Supplied passage =
########

Re: Distributivity in Tropashko's Lattice Algebra
Date: 16 Aug 2005 09:28:45 -0700
Message-ID: <1124209725.531067.269850_at_g47g2000cwa.googlegroups.com>
Marshall Spight wrote:
> Mikito Harakiri wrote:
> > Marshall Spight wrote:
> > > Marshall Spight wrote:
> > > >
> > > > In other words,
> > > >
> > > > A join (B union C) == (A join B) union (A join C)
> > > > and
> > > > A union (B join C) == (A union B) join (A union C)
> > > > if and only if A and B have no attributes in common, and
> > > > A and C have no attributes in common.
> > >
> > > Ugh, I said that wrong. It should be
> > >
> > > if and only if A and B have no attributes in common that
> > > are not also in C, and
> > > A and C have no attributes in common that are not also in B.
> >
> > OK, let a, b and c be empty relations with the same headers.
My sloppy language apparently caused your misunderstanding. The same
headers as A, B and C, *correspondingly* but not necessarily the same
among each other.
> > (Formally,
> > we have to equip Relational Lattice with morphism that maps each
> > relation into the empty relation with the same header).
>
> Ha! I have run across this morphism before. I believe it may be of
> some interest. Specifically, there are cases where one wants this
> (arity > 0, cardinality = 0) relation in cases similar to where
> one might think of TABLE_DUM. (arity = 0, cardinality = 0).
Formally, we have lattice homomorphism of Relational Lattice into
Distributive Lattice of empty relations. Header of the relation is
homomorhism invariant. You are absolutely right that this homomorhism
is algebraically join multiplication by the TABLE_DUM. Note however,
that in the article there is a certain controversy about TABLE_DUM and
TABLE_DEE. Apparently, in the attempt to make them symmetrical
TABLE_DUM is defined with arity = 0, cardinality = *1*, and
TABLE_DEE is defined with arity = 1, cardinality = 0
> > Then, your
> > criteria is
> >
> > a union b < c
> > a union c < b
> >
> > (What a terminology mess: a [lattice] union of empty relations is a
> > [set] intersection [that is join] of the relation headers)

########

Given entries =
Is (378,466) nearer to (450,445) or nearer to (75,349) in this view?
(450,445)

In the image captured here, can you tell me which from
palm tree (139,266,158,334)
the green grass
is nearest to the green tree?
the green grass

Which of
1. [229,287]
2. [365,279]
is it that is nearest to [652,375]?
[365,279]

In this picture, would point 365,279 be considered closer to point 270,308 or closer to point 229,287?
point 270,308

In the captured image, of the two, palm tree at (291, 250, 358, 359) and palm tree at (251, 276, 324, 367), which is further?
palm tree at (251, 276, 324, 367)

########

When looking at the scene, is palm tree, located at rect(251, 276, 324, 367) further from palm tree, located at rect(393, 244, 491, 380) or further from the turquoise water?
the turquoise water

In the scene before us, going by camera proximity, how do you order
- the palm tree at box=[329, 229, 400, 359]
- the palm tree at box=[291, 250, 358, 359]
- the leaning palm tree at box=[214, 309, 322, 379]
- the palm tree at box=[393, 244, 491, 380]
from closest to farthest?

########

Exercise task =
Continue the newsgroup thread on distributivity in Tropashko's lattice algebra from the point where it stops.

Result of the exercise =
>
> I do not consider this a mess! I consider it a piece of extraordinary
> mathematical beauty. Consider: central to the type relation is a set
> of attributes; that is, a relation! The result type of A join B is
> attributes(A) inner union attributes(B). The result type of
> A inner union B is attributes(A) join attributes(B).
I agree. I simply wrote your criteria with the set operations, and discovered that in order to make it persentable in Relational Lattice terminology I have to switch intersection to (inner) union, and union to join. This is what caused my expression.
> > Replacing < with = we have:
> >
> > (a union b) join c = c
> > (a union c) join b = b
> >
> > Empty relations are distributive (or in normal language relation
> > headers are elements of boolean set algebra).
>
> They are distributive in this case because (as you said above)
> "let a, b and c be empty relations with the same headers." If they
> did not have the same headers, this would not apply. In fact, these
> results are not even *well-typed* unless
It is critical to resolve this misunderstanding, otherwise what I wrote later can't make any sence. Some earlier thread introdiced the small latter notation. Given any relation "A" the small letter counterpart "a" is an empty relation with the same header. Empty relation set is
- Closed under lattice operations. Join and union of the two empty relations is again empty.
- It's a distributive lattice, since it is isomorphic to boolean algebra of set operations on the relation attribute names.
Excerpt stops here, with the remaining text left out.